Une diversité d’acteurs pour une lutte commune.
Ce samedi 20 juillet à 14 h 30 à Beaumont-sur-Oise, il y a des individus qui ne se réunissent pas d’habitude. C’est le résultat d’un an de travail et de déplacements des militants du Comité Adama à travers la France, pour créer des synergies. Militants des quartiers populaires, Gilets Jaunes venus de plusieurs régions, Gilets Noirs, écologistes, Antifas, associations, mais aussi députés, étudiants et sociologues. Des milliers de manifestants se sont déplacés loin de chez eux, loin de Paris. Certains manifestants venus en bus témoignent avoir été intimidé par des gendarmes qui les ont contrôlés et ont relevé leur identité.
En jaune et noir dans le cortège, on retrouve Amnesty International, qui dénonce depuis plusieurs années les violences policières et l’existence d’une culture d’impunité de fait pour les policiers en France. Les slogans “Où est Steve ?” retentissent. Steve Maia Caniço a disparu dans la Loire à Nantes le soir de la Fête de la musique, suite à une charge de police. Geneviève Bernanos, fidèle au Comité Adama, est aussi dans le cortège. Co-fondatrice des Mères solidaires et maman du militant Antifa Antonin Bernanos qui est en prison, elle dénonce : “On est face à une répression politique menée par la police, la justice et le pénitentiaire”. Tous marchent au côté des familles de victimes et des habitants de la ville. Pour Assa Traoré et Youcef Brakni du Comité, cette marche est le premier pas vers une convergence plus large, notamment sur la question écologique.
Geneviève Bernanos, mère d’Antonin Bernanos, et co-fondatrice des Mères Solidaires, Marche Adama, 20 juillet 2019. © Chloé Valls
Une organisation interne informelle, et une volonté de ne pas se faire approprier.
Sur la scène, les prises de parole des familles de victimes se succèdent avec une émotion contagieuse. La dimension intergénérationnelle que l’on voit sur scène se retrouve dans la composition interne du Comité. Le 11 mai dernier, lors de la réunion d’organisation publique de la marche, à la Bourse du travail de Paris, une grande diversité de militants avait répondu présents. Le manifeste qui énumère les revendications précises de la marche avait circulé pour qu’il soit approuvé par le vote. Assa Traoré explique que le mélange des individus dans la marche est un tournant, mais que ce n’est que le début.

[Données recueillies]
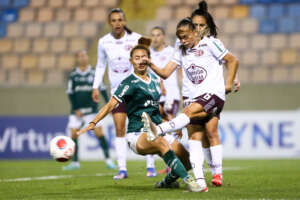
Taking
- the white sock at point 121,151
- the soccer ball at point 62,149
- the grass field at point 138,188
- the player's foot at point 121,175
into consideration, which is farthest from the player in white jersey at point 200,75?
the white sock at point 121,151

---

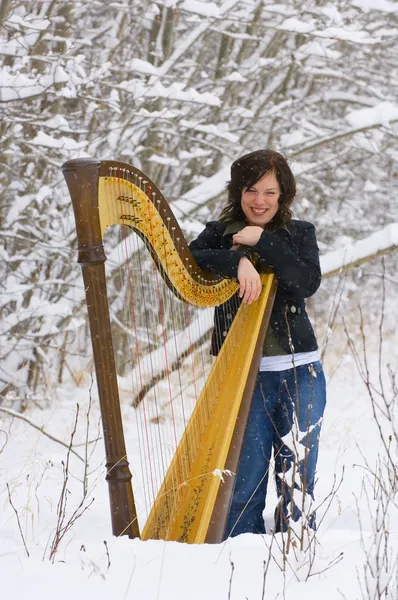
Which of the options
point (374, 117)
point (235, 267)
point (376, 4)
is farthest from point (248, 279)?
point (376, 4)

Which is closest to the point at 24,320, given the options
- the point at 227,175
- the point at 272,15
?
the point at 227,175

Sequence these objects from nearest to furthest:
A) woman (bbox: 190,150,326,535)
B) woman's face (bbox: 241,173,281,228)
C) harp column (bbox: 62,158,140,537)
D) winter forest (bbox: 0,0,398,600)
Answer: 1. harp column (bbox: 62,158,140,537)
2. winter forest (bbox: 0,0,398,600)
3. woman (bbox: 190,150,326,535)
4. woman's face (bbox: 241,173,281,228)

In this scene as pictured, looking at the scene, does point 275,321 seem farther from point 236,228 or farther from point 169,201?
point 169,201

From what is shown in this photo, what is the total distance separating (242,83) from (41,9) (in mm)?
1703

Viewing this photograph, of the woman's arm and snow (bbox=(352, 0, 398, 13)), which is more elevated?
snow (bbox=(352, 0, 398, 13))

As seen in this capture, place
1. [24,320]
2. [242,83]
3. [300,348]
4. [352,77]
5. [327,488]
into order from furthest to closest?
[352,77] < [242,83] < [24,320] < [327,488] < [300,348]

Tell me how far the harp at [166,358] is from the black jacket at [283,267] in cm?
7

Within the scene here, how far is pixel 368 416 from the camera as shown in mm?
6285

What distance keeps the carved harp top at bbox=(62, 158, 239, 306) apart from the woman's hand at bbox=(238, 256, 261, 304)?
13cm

...

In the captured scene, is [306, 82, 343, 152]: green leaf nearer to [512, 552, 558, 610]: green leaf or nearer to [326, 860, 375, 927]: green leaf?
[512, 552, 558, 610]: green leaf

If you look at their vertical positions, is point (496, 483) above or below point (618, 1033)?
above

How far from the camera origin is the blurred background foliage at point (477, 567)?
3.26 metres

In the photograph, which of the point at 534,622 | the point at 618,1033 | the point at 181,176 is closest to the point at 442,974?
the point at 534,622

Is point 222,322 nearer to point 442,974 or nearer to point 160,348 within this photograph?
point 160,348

CONSIGNE 1: Recopiez le passage de l'extrait choisi qui commence aux mots « Une diversité d’acteurs » et s'arrête après « relevé leur identité. », en remplaçant « manifestants » par « participants ».
CONSIGNE 2: Citez toutes les personnes que l'extrait choisi désigne par leur prénom et leur nom.

RÉPONSE ATTENDUE 1:
Une diversité d’acteurs pour une lutte commune.
Ce samedi 20 juillet à 14 h 30 à Beaumont-sur-Oise, il y a des individus qui ne se réunissent pas d’habitude. C’est le résultat d’un an de travail et de déplacements des militants du Comité Adama à travers la France, pour créer des synergies. Militants des quartiers populaires, Gilets Jaunes venus de plusieurs régions, Gilets Noirs, écologistes, Antifas, associations, mais aussi députés, étudiants et sociologues. Des milliers de participants se sont déplacés loin de chez eux, loin de Paris. Certains participants venus en bus témoignent avoir été intimidé par des gendarmes qui les ont contrôlés et ont relevé leur identité.

RÉPONSE ATTENDUE 2: Steve Maia Caniço, Geneviève Bernanos, Antonin Bernanos, Assa Traoré, Youcef Brakni, Chloé Valls